Ausgewählter Text:
Völkerschlachtdenkmal unter Feuer
Gekämpft wird zuletzt nur noch um das Völkerschlachtdenkmal, wo sich Kampfkommandant Poncet mit rund 150 Männern im Sockel verschanzt hat. Ein Angriff von US-Infanteristen wird abgewiesen. Mehrere GIs fallen oder werden verwundet. Auch der Einsatz von 155-Millimeter-Sprenggranaten der US-Artillerie hat so gut wie keine Wirkung. Sie hinterlassen an dem Steinkoloss nur ein paar Schrammen. Erst als ein Geschoss durch ein Fenster in das Gebäude fliegt, sind die deutschen Verteidiger zu Verhandlungen bereit. Diese verlaufen zäh, da Poncet zunächst eine Übergabe unter Berufung auf den "Führerbefehl", der Kapitulationen verbietet, ablehnt. Letztlich wird man sich aber doch einig.
Über 200 Gefallene
Mit der Kapitulation der letzten deutschen Verteidiger um Poncet endet am 20. April 1945, um 2:00 Uhr morgens, der Kampf um Leipzig. Rund 200 deutsche Soldaten, Volkssturmmänner und Hitlerjungen sowie 20 US-Soldaten haben ihn mit ihrem Leben bezahlt. Der Zweite Weltkrieg in Deutschland ist jedoch noch nicht vorbei. Im Großraum Berlin und in Ostsachsen steht der blutige Höhepunkt erst noch bevor. Er wird noch zehntausende Menschenleben kosten.

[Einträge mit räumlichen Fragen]
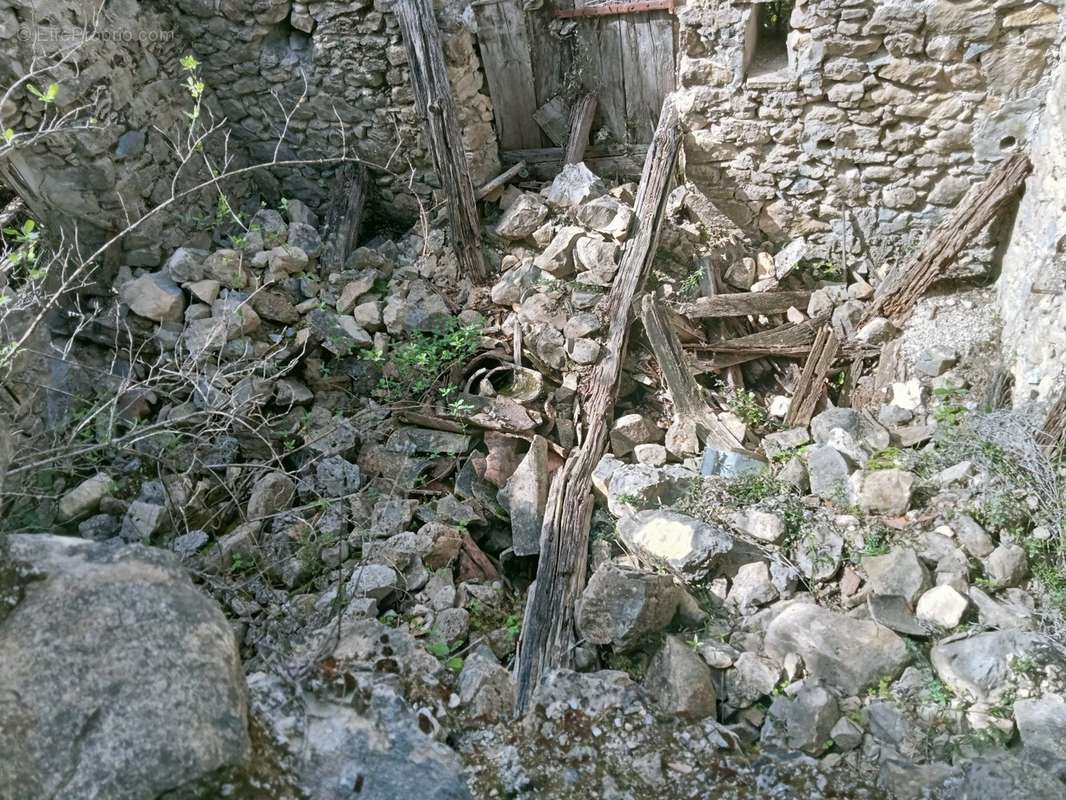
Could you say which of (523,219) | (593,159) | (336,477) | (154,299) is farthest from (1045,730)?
(154,299)

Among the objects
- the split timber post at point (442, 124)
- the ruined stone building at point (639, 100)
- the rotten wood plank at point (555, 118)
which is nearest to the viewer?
the ruined stone building at point (639, 100)

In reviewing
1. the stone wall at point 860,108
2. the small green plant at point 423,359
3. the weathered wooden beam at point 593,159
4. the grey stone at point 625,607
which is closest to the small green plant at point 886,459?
the grey stone at point 625,607

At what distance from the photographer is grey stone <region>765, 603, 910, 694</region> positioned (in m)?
3.14

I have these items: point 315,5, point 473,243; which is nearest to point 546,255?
point 473,243

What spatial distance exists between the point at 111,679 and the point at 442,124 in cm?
396

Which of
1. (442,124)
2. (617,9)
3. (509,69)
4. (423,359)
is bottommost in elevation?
(423,359)

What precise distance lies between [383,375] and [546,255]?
120 centimetres

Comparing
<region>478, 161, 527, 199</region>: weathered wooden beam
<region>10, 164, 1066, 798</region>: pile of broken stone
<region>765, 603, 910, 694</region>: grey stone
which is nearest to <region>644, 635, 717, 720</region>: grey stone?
<region>10, 164, 1066, 798</region>: pile of broken stone

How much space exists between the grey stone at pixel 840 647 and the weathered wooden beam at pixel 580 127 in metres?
3.33

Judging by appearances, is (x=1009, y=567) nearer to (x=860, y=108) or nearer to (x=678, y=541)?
(x=678, y=541)

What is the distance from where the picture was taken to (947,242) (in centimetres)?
449

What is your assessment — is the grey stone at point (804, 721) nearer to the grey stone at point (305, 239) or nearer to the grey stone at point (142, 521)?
the grey stone at point (142, 521)

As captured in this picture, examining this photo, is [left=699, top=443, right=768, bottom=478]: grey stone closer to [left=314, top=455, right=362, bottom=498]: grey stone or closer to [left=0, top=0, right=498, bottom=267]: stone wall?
[left=314, top=455, right=362, bottom=498]: grey stone

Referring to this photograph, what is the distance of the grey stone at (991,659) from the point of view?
296 cm
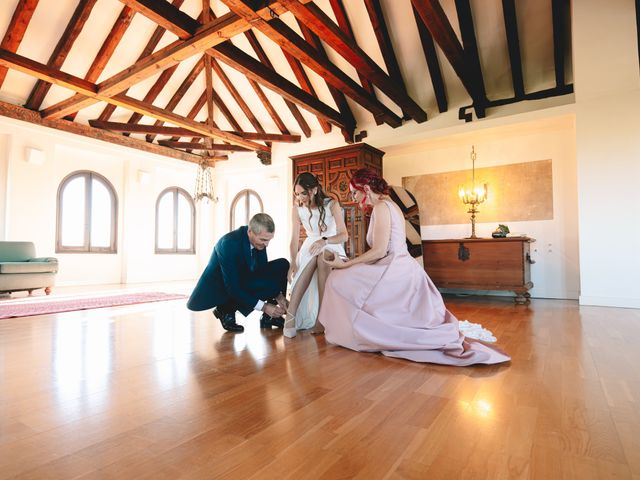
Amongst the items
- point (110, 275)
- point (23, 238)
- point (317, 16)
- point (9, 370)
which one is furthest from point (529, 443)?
point (110, 275)

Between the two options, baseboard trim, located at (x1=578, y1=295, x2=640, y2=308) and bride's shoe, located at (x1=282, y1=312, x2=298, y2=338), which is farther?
baseboard trim, located at (x1=578, y1=295, x2=640, y2=308)

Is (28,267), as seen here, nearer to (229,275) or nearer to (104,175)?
(104,175)

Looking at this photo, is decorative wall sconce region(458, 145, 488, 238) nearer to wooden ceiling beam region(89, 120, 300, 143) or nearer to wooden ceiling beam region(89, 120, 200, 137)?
wooden ceiling beam region(89, 120, 300, 143)

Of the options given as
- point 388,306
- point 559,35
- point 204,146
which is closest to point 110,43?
point 204,146

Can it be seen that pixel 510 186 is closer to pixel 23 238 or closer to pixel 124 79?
pixel 124 79

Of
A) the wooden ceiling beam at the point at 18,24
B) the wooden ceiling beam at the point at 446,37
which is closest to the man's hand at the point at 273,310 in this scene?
the wooden ceiling beam at the point at 446,37

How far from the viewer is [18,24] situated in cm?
497

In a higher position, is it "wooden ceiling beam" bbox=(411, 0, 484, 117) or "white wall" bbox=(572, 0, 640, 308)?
"wooden ceiling beam" bbox=(411, 0, 484, 117)

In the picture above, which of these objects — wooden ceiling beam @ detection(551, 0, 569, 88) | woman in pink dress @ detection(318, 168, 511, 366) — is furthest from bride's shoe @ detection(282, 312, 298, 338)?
wooden ceiling beam @ detection(551, 0, 569, 88)

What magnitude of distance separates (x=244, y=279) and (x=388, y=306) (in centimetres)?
113

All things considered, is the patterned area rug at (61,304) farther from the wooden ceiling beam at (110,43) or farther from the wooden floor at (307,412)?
the wooden ceiling beam at (110,43)

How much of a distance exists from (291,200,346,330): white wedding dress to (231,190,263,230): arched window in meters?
6.29

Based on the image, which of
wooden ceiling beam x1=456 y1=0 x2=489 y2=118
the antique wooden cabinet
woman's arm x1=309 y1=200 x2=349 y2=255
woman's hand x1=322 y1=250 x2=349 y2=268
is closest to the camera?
woman's hand x1=322 y1=250 x2=349 y2=268

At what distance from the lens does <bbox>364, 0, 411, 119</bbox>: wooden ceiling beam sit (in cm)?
493
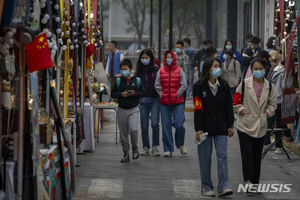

Arbeitsauftrag:
Entnimm bitte dem Text über den Kampf um Leipzig den Abschnitt zwischen „Über 200 Gefallene“ und „zehntausende Menschenleben kosten.“, beide einschließlich, und gib ihn wortgetreu wieder. Die Auflistung ist eigenständiges Material und vom Text über den Kampf um Leipzig getrennt.

Das Ergebnis:
Über 200 Gefallene
Mit der Kapitulation der letzten deutschen Verteidiger um Poncet endet am 20. April 1945, um 2:00 Uhr morgens, der Kampf um Leipzig. Rund 200 deutsche Soldaten, Volkssturmmänner und Hitlerjungen sowie 20 US-Soldaten haben ihn mit ihrem Leben bezahlt. Der Zweite Weltkrieg in Deutschland ist jedoch noch nicht vorbei. Im Großraum Berlin und in Ostsachsen steht der blutige Höhepunkt erst noch bevor. Er wird noch zehntausende Menschenleben kosten.